EXCERPTED DATA:
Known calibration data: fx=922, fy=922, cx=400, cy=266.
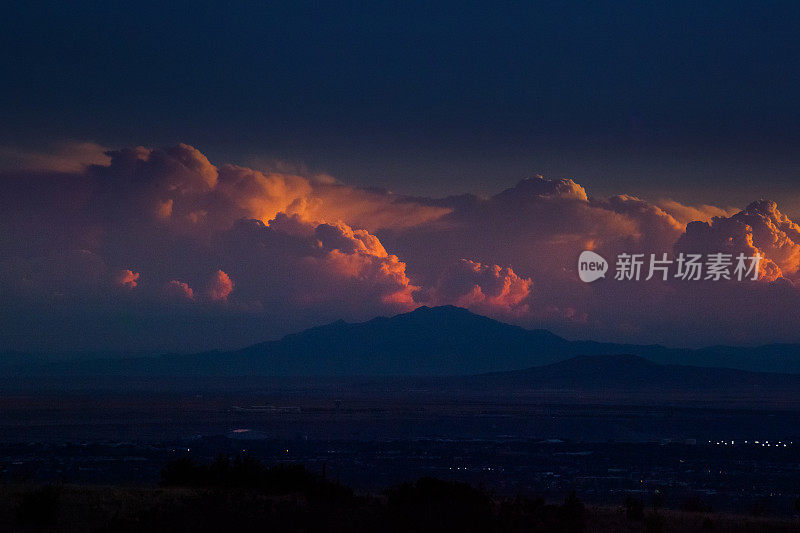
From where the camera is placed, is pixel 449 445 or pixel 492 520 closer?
pixel 492 520

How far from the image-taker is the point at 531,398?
566ft

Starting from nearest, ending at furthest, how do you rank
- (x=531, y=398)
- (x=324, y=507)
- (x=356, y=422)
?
(x=324, y=507), (x=356, y=422), (x=531, y=398)

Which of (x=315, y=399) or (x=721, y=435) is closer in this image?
(x=721, y=435)

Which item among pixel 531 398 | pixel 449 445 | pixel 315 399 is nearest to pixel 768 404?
pixel 531 398

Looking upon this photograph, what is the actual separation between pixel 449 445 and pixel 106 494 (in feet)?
200

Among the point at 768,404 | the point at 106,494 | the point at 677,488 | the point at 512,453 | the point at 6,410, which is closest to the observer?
the point at 106,494

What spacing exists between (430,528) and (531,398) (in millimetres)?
157142

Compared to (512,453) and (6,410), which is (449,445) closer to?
(512,453)

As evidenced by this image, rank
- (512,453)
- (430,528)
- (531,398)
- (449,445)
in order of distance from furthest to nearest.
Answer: (531,398), (449,445), (512,453), (430,528)

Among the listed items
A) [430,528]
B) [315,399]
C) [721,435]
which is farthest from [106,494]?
[315,399]

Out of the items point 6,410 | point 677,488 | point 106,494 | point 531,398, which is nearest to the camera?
point 106,494

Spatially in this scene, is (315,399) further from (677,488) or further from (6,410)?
(677,488)

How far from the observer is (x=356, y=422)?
109 m

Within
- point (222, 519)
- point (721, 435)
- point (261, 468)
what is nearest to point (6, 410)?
point (721, 435)
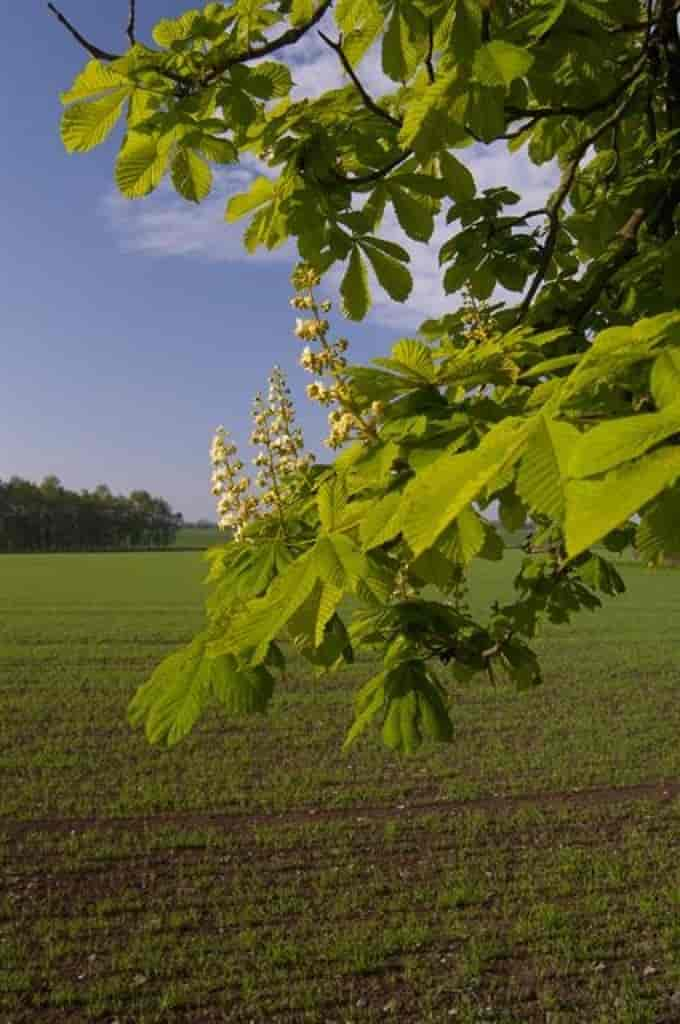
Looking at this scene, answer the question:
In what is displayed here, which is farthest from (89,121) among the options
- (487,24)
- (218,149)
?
(487,24)

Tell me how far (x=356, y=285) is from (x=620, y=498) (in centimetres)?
187

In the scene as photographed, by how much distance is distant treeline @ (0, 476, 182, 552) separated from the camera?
106 meters

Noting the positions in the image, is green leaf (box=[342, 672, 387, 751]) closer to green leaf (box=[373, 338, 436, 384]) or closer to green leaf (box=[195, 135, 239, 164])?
green leaf (box=[373, 338, 436, 384])

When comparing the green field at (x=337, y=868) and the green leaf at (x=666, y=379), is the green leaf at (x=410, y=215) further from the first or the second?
the green field at (x=337, y=868)

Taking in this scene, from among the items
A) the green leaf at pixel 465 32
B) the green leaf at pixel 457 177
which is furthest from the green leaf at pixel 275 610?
the green leaf at pixel 457 177

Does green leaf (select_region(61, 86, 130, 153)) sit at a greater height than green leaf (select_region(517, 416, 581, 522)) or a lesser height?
greater

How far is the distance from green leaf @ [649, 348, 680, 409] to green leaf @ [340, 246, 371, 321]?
1.54 metres

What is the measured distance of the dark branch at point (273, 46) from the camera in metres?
2.13

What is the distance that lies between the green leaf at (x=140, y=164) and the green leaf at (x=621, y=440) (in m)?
1.56

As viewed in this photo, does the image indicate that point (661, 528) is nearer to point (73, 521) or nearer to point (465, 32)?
point (465, 32)

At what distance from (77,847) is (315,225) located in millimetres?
6954

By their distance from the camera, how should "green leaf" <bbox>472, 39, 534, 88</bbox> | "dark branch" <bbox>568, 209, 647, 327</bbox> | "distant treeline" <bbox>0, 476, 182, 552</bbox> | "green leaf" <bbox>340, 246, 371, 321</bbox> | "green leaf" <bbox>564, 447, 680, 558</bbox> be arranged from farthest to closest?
"distant treeline" <bbox>0, 476, 182, 552</bbox>
"dark branch" <bbox>568, 209, 647, 327</bbox>
"green leaf" <bbox>340, 246, 371, 321</bbox>
"green leaf" <bbox>472, 39, 534, 88</bbox>
"green leaf" <bbox>564, 447, 680, 558</bbox>

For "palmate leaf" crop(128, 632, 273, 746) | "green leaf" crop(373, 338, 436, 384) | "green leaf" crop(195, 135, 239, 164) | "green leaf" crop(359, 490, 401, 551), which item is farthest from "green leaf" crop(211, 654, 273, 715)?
"green leaf" crop(195, 135, 239, 164)

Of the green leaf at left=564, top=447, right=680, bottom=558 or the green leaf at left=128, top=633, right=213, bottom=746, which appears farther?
the green leaf at left=128, top=633, right=213, bottom=746
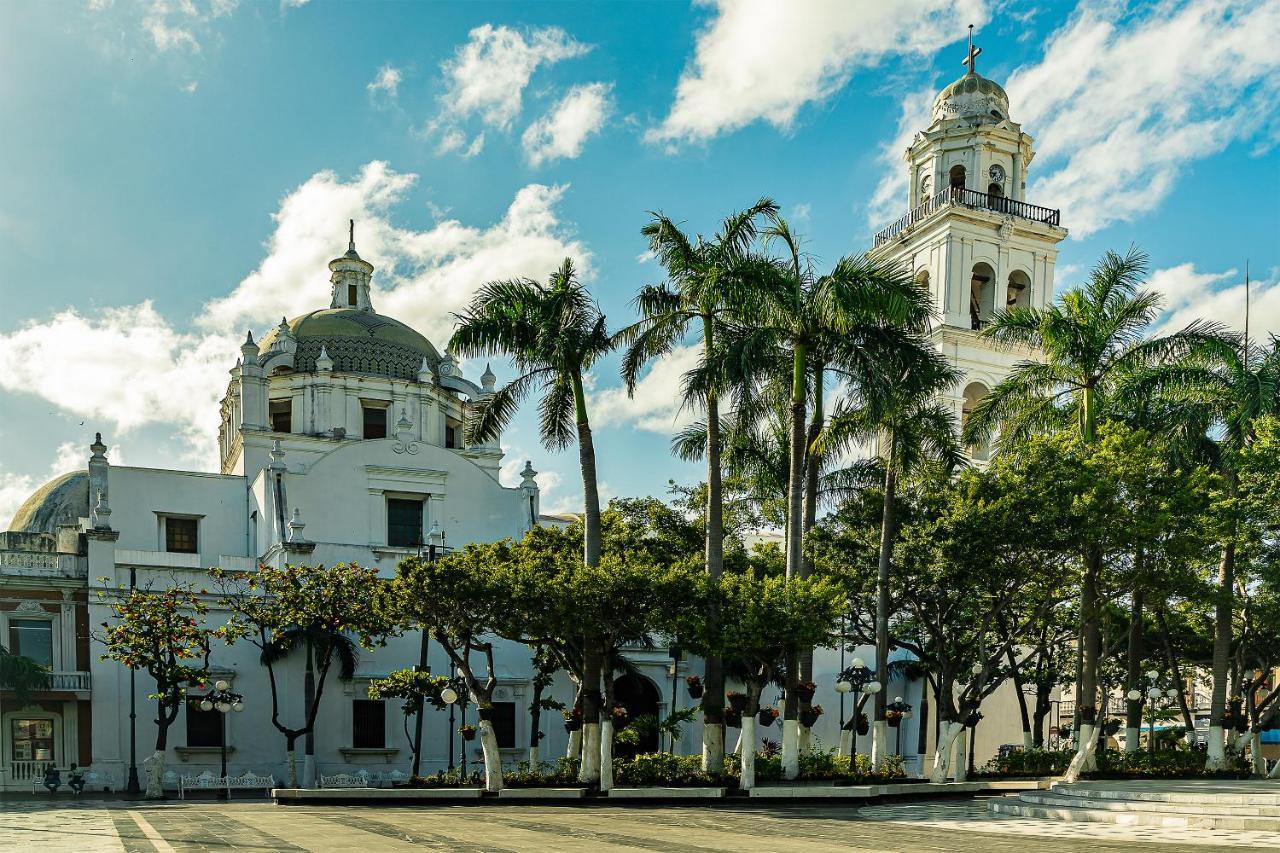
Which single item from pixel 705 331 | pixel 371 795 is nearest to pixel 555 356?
pixel 705 331

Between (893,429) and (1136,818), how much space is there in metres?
9.87

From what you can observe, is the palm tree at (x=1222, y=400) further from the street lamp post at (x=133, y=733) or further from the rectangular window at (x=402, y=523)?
the street lamp post at (x=133, y=733)

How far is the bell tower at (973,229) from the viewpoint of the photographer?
47.6m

SHORT EXERCISE:
Copy out every line of the records above word for word, leaving out the pictures.

WRITTEN RESPONSE:
Known calibration data: fx=922, fy=922, cx=400, cy=266.
From where the camera is placed, is pixel 449 445 or pixel 492 520 closer?
pixel 492 520

How far from the image-taker is the point at 531,398?
566ft

Starting from nearest, ending at furthest, how do you rank
- (x=531, y=398)
- (x=324, y=507)
- (x=356, y=422)
?
(x=324, y=507), (x=356, y=422), (x=531, y=398)

Which of (x=315, y=399) or (x=721, y=435) is closer in this image?
(x=721, y=435)

Which item among pixel 531 398 | pixel 449 445 | pixel 315 399 is nearest to pixel 768 404?
pixel 531 398

Looking upon this photograph, what is the actual separation between pixel 449 445 and pixel 106 494 (in feet)?
200

Among the point at 768,404 | the point at 106,494 | the point at 677,488 | the point at 512,453 | the point at 6,410, which is closest to the observer?
the point at 106,494

What spacing exists between (430,528) and (531,398) (in millimetres)?
157142

Compared to (512,453) and (6,410), which is (449,445) closer to?
(512,453)

As evidenced by this image, rank
- (512,453)
- (430,528)
- (531,398)
- (449,445)
in order of distance from furthest to nearest.
Answer: (531,398), (449,445), (512,453), (430,528)

Among the listed items
A) [430,528]
B) [315,399]
C) [721,435]
which is farthest from [106,494]?
[315,399]

Out of the items point 6,410 | point 677,488 | point 106,494 | point 531,398, which is nearest to the camera?
point 106,494

Spatially in this scene, is (315,399) further from (677,488) or further from (6,410)?
(677,488)

How far from the observer is (x=356, y=422)?
109 m

Within
- point (222, 519)
- point (721, 435)
- point (261, 468)
what is nearest to point (6, 410)?
point (721, 435)
Looking at this scene, answer the question:
In what is displayed here, which is farthest from (89,121) among the options
- (487,24)
- (218,149)
?
(487,24)

Tell me how far (x=356, y=285) is from (x=620, y=498) (in centimetres)?
187

In the scene as photographed, by how much distance is distant treeline @ (0, 476, 182, 552) separated from the camera?
106 meters

Noting the positions in the image, is green leaf (box=[342, 672, 387, 751]) closer to green leaf (box=[373, 338, 436, 384]) or closer to green leaf (box=[195, 135, 239, 164])?
green leaf (box=[373, 338, 436, 384])

When comparing the green field at (x=337, y=868) and the green leaf at (x=666, y=379), is the green leaf at (x=410, y=215) further from the first or the second?
the green field at (x=337, y=868)

Taking in this scene, from among the items
A) the green leaf at pixel 465 32
B) the green leaf at pixel 457 177
which is furthest from the green leaf at pixel 275 610?
the green leaf at pixel 457 177

Does green leaf (select_region(61, 86, 130, 153)) sit at a greater height than green leaf (select_region(517, 416, 581, 522)) or a lesser height?
greater

How far is the distance from green leaf @ [649, 348, 680, 409] to green leaf @ [340, 246, 371, 321]?
1.54 metres

What is the measured distance of the dark branch at point (273, 46) from the camera in metres?
2.13

What is the distance that lies between the green leaf at (x=140, y=164) and the green leaf at (x=621, y=440) (in m)?
1.56

As viewed in this photo, does the image indicate that point (661, 528) is nearer to point (73, 521) or nearer to point (465, 32)?
point (465, 32)

At what distance from (77,847) is (315,225) located in millimetres?
6954

By their distance from the camera, how should "green leaf" <bbox>472, 39, 534, 88</bbox> | "dark branch" <bbox>568, 209, 647, 327</bbox> | "distant treeline" <bbox>0, 476, 182, 552</bbox> | "green leaf" <bbox>340, 246, 371, 321</bbox> | "green leaf" <bbox>564, 447, 680, 558</bbox> be arranged from farthest to closest?
"distant treeline" <bbox>0, 476, 182, 552</bbox>
"dark branch" <bbox>568, 209, 647, 327</bbox>
"green leaf" <bbox>340, 246, 371, 321</bbox>
"green leaf" <bbox>472, 39, 534, 88</bbox>
"green leaf" <bbox>564, 447, 680, 558</bbox>

For "palmate leaf" crop(128, 632, 273, 746) | "green leaf" crop(373, 338, 436, 384) | "green leaf" crop(195, 135, 239, 164) | "green leaf" crop(359, 490, 401, 551), which item is farthest from "green leaf" crop(211, 654, 273, 715)?
"green leaf" crop(195, 135, 239, 164)

Of the green leaf at left=564, top=447, right=680, bottom=558 or the green leaf at left=128, top=633, right=213, bottom=746, which appears farther?
the green leaf at left=128, top=633, right=213, bottom=746
Which single item from pixel 705 331 | pixel 371 795 is nearest to pixel 555 356?
pixel 705 331

Between (893,429) and (1136,818), how much space is there in metres?
9.87

From what you can observe, is the palm tree at (x=1222, y=400) further from the street lamp post at (x=133, y=733) or further from the rectangular window at (x=402, y=523)?
the street lamp post at (x=133, y=733)

How far is the bell tower at (973,229) from the viewpoint of the photographer?
47.6m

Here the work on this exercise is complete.